--- Data for processing Enclosed Below ---
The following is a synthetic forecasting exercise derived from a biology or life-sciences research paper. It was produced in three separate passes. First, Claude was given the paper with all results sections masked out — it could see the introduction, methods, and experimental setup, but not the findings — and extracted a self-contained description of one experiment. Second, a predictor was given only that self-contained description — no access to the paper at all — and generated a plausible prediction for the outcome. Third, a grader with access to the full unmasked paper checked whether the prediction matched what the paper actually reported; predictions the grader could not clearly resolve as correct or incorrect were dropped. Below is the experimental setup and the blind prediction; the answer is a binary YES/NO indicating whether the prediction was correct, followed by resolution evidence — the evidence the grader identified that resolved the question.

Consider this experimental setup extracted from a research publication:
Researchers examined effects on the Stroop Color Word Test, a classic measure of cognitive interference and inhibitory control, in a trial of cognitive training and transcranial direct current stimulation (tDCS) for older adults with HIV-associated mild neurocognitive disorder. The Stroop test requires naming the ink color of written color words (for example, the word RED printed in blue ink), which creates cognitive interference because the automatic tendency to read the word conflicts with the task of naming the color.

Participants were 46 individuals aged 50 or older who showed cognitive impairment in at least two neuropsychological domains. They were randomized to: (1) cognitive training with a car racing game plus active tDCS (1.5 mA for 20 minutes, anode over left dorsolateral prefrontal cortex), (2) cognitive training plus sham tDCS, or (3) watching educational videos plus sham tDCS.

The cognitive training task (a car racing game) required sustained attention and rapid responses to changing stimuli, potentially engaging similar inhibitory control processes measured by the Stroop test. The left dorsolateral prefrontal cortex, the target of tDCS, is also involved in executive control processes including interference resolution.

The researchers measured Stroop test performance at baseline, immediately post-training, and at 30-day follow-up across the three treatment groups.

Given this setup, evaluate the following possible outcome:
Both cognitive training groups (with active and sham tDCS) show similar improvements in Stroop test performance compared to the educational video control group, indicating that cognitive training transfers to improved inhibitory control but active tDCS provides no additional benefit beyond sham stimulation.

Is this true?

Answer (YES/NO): NO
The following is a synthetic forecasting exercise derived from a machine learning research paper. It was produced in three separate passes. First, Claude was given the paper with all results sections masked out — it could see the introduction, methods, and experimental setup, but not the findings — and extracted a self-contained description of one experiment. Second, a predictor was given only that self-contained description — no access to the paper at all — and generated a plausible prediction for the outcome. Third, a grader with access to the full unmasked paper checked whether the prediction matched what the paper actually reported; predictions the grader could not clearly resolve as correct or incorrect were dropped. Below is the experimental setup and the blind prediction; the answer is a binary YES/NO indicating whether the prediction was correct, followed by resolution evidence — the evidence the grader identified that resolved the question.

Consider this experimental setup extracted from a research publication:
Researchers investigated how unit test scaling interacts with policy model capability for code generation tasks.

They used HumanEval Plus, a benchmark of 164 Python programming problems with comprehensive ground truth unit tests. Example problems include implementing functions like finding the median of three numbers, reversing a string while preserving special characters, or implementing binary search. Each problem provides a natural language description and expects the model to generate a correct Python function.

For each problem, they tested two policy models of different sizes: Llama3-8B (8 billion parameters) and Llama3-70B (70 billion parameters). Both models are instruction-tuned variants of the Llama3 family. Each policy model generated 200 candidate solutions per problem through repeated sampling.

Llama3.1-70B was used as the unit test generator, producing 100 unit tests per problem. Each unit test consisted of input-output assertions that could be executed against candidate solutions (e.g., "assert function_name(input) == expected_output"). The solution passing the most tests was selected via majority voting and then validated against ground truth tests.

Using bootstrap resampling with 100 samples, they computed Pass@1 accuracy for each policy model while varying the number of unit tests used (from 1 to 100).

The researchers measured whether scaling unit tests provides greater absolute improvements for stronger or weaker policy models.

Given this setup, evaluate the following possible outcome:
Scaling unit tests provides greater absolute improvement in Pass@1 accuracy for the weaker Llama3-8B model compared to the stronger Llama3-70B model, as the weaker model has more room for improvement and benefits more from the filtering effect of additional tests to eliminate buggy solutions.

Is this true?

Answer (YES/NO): YES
--- End of Enclosed Data for processing ---
▶ _What to produce_
Exactly as written, output all of the entries.

▶ _Task response_
The following is a synthetic forecasting exercise derived from a biology or life-sciences research paper. It was produced in three separate passes. First, Claude was given the paper with all results sections masked out — it could see the introduction, methods, and experimental setup, but not the findings — and extracted a self-contained description of one experiment. Second, a predictor was given only that self-contained description — no access to the paper at all — and generated a plausible prediction for the outcome. Third, a grader with access to the full unmasked paper checked whether the prediction matched what the paper actually reported; predictions the grader could not clearly resolve as correct or incorrect were dropped. Below is the experimental setup and the blind prediction; the answer is a binary YES/NO indicating whether the prediction was correct, followed by resolution evidence — the evidence the grader identified that resolved the question.

Consider this experimental setup extracted from a research publication:
Researchers examined effects on the Stroop Color Word Test, a classic measure of cognitive interference and inhibitory control, in a trial of cognitive training and transcranial direct current stimulation (tDCS) for older adults with HIV-associated mild neurocognitive disorder. The Stroop test requires naming the ink color of written color words (for example, the word RED printed in blue ink), which creates cognitive interference because the automatic tendency to read the word conflicts with the task of naming the color.

Participants were 46 individuals aged 50 or older who showed cognitive impairment in at least two neuropsychological domains. They were randomized to: (1) cognitive training with a car racing game plus active tDCS (1.5 mA for 20 minutes, anode over left dorsolateral prefrontal cortex), (2) cognitive training plus sham tDCS, or (3) watching educational videos plus sham tDCS.

The cognitive training task (a car racing game) required sustained attention and rapid responses to changing stimuli, potentially engaging similar inhibitory control processes measured by the Stroop test. The left dorsolateral prefrontal cortex, the target of tDCS, is also involved in executive control processes including interference resolution.

The researchers measured Stroop test performance at baseline, immediately post-training, and at 30-day follow-up across the three treatment groups.

Given this setup, evaluate the following possible outcome:
Both cognitive training groups (with active and sham tDCS) show similar improvements in Stroop test performance compared to the educational video control group, indicating that cognitive training transfers to improved inhibitory control but active tDCS provides no additional benefit beyond sham stimulation.

Is this true?

Answer (YES/NO): NO
The following is a synthetic forecasting exercise derived from a machine learning research paper. It was produced in three separate passes. First, Claude was given the paper with all results sections masked out — it could see the introduction, methods, and experimental setup, but not the findings — and extracted a self-contained description of one experiment. Second, a predictor was given only that self-contained description — no access to the paper at all — and generated a plausible prediction for the outcome. Third, a grader with access to the full unmasked paper checked whether the prediction matched what the paper actually reported; predictions the grader could not clearly resolve as correct or incorrect were dropped. Below is the experimental setup and the blind prediction; the answer is a binary YES/NO indicating whether the prediction was correct, followed by resolution evidence — the evidence the grader identified that resolved the question.

Consider this experimental setup extracted from a research publication:
Researchers investigated how unit test scaling interacts with policy model capability for code generation tasks.

They used HumanEval Plus, a benchmark of 164 Python programming problems with comprehensive ground truth unit tests. Example problems include implementing functions like finding the median of three numbers, reversing a string while preserving special characters, or implementing binary search. Each problem provides a natural language description and expects the model to generate a correct Python function.

For each problem, they tested two policy models of different sizes: Llama3-8B (8 billion parameters) and Llama3-70B (70 billion parameters). Both models are instruction-tuned variants of the Llama3 family. Each policy model generated 200 candidate solutions per problem through repeated sampling.

Llama3.1-70B was used as the unit test generator, producing 100 unit tests per problem. Each unit test consisted of input-output assertions that could be executed against candidate solutions (e.g., "assert function_name(input) == expected_output"). The solution passing the most tests was selected via majority voting and then validated against ground truth tests.

Using bootstrap resampling with 100 samples, they computed Pass@1 accuracy for each policy model while varying the number of unit tests used (from 1 to 100).

The researchers measured whether scaling unit tests provides greater absolute improvements for stronger or weaker policy models.

Given this setup, evaluate the following possible outcome:
Scaling unit tests provides greater absolute improvement in Pass@1 accuracy for the weaker Llama3-8B model compared to the stronger Llama3-70B model, as the weaker model has more room for improvement and benefits more from the filtering effect of additional tests to eliminate buggy solutions.

Is this true?

Answer (YES/NO): YES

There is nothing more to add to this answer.